To inspect kgllk and kglpn touched objects, following query will list them:

select s.sid, username, logon_time
      ,(select kglnaobj||'('||kglobtyd||')' from x$kglob v

         where kglhdadr = v.object_handle and rownum=1) kobj_name
from v$libcache_locks v, v$session s
where holding_session = s.saddr
  and s.sid = 2566;

The above query can also help to debug: library cache pin and library cache lock.

(select * from x$kglob where kglhdadr in
   (select p1raw from v$session where sid = :blocked_session);

Instead of Heapdump, a direct way to get the memory consumption for a session is:

 select count(*), sum(ksmchsiz) from x$ksmsp where ksmchcom='KKSSP^2566';

Following select can also give the address for KKSSP address Heapdump:

 select ksmchpar from x$ksmsp where ksmchcom='KKSSP^2566' and ksmchcls = 'recr'; 

 (The output looks like 07000000A5DA1798, replace first 0 with 0X to dump:
  oradebug dump heapdump_addr 2 0X7000000A5DA1798)
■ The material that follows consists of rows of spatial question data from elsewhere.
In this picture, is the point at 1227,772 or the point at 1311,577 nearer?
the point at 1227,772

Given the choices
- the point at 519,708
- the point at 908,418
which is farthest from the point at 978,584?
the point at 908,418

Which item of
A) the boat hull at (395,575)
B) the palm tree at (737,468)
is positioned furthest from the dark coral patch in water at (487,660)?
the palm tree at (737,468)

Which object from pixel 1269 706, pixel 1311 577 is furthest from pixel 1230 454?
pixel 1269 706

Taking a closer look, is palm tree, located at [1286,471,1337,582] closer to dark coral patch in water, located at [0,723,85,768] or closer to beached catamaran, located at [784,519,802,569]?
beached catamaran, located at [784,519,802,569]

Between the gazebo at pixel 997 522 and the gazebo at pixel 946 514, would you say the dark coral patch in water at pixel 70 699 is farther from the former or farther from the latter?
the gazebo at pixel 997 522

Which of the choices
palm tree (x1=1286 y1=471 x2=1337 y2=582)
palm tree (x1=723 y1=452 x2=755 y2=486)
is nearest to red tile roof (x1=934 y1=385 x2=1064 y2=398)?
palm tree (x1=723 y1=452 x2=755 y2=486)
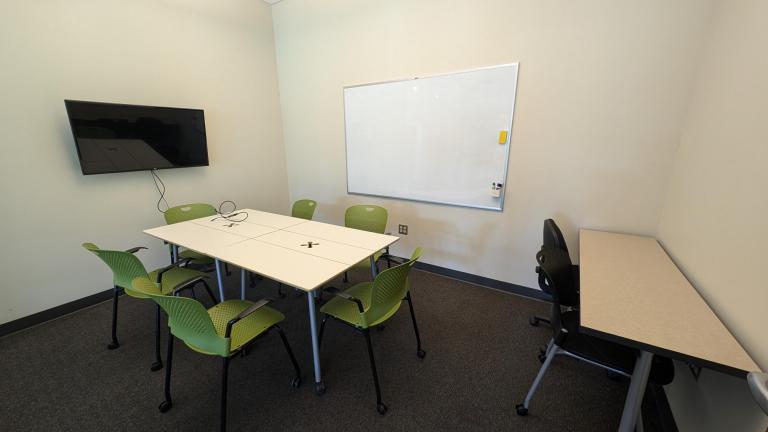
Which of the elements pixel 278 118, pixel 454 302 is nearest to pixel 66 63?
pixel 278 118

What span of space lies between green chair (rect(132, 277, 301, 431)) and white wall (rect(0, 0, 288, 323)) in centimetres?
138

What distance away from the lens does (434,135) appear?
2826mm

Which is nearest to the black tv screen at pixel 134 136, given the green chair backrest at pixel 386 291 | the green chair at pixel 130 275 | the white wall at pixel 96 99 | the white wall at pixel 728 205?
the white wall at pixel 96 99

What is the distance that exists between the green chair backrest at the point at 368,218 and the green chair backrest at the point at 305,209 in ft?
1.57

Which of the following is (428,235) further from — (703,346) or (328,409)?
(703,346)

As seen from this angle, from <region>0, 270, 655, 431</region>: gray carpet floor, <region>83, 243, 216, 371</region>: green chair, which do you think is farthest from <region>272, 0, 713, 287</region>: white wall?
<region>83, 243, 216, 371</region>: green chair

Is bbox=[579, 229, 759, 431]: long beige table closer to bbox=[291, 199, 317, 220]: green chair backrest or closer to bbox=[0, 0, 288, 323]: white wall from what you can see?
bbox=[291, 199, 317, 220]: green chair backrest

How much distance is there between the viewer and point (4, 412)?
1.55 meters

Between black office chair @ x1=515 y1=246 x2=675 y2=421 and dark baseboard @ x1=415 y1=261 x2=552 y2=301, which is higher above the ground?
black office chair @ x1=515 y1=246 x2=675 y2=421

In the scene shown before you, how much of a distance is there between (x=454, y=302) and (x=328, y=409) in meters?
1.48

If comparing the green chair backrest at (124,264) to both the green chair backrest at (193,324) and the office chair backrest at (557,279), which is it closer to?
the green chair backrest at (193,324)

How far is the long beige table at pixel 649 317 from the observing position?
0.99 metres

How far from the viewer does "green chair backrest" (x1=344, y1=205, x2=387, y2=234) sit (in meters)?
2.67

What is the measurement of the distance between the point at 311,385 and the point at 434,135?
2423 millimetres
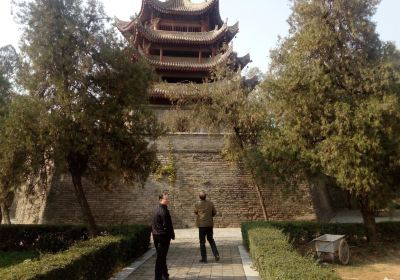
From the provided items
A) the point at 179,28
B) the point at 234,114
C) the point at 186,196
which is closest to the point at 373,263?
the point at 234,114

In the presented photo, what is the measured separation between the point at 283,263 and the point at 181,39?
2130 centimetres

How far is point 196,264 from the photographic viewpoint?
937 centimetres

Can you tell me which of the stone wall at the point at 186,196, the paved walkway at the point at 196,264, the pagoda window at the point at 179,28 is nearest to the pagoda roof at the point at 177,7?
the pagoda window at the point at 179,28

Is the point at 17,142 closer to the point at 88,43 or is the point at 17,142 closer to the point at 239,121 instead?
the point at 88,43

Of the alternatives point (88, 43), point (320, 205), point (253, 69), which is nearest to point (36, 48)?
point (88, 43)

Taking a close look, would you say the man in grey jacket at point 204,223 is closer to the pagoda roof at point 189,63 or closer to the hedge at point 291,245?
the hedge at point 291,245

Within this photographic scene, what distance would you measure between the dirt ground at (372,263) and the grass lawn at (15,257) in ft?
28.3

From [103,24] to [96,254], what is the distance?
7.35 meters

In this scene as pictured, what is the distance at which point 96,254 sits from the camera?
6.98 m

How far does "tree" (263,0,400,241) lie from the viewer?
10938 millimetres

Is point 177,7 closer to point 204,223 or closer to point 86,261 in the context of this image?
point 204,223

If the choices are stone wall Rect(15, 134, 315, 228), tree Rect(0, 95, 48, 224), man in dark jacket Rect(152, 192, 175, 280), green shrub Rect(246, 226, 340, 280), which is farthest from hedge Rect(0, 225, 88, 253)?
green shrub Rect(246, 226, 340, 280)

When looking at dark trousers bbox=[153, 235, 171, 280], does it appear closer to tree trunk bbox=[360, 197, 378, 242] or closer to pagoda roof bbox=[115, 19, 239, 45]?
tree trunk bbox=[360, 197, 378, 242]

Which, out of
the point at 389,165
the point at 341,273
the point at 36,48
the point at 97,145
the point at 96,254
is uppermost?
the point at 36,48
By the way, the above dump probably finds the lost "KQR ENQ" discussed in Page169 of Book:
Oracle Core: Essential Internals for DBAs and Developers

... when I ran the same query against an instance of there was no entry for KQR ENQ ...

We can see "KQR ENQ" now moved to KKSSP in Oracle

MOS: ORA-4031 Or Excessive Memory Consumption On KKSSP Due To Parse Failures (Doc ID 2369127.1)
   KKSSP is just a type of internal memory allocation related to child cursors.

I also noticed that high usage of kgllk and kglpin was allied with heavy contention on KOKC latch(kokc descriptor allocation latch), which is responsible for pinning, unpinning and freeing objects. KOKC is a single latch without children, thus a single point of contention.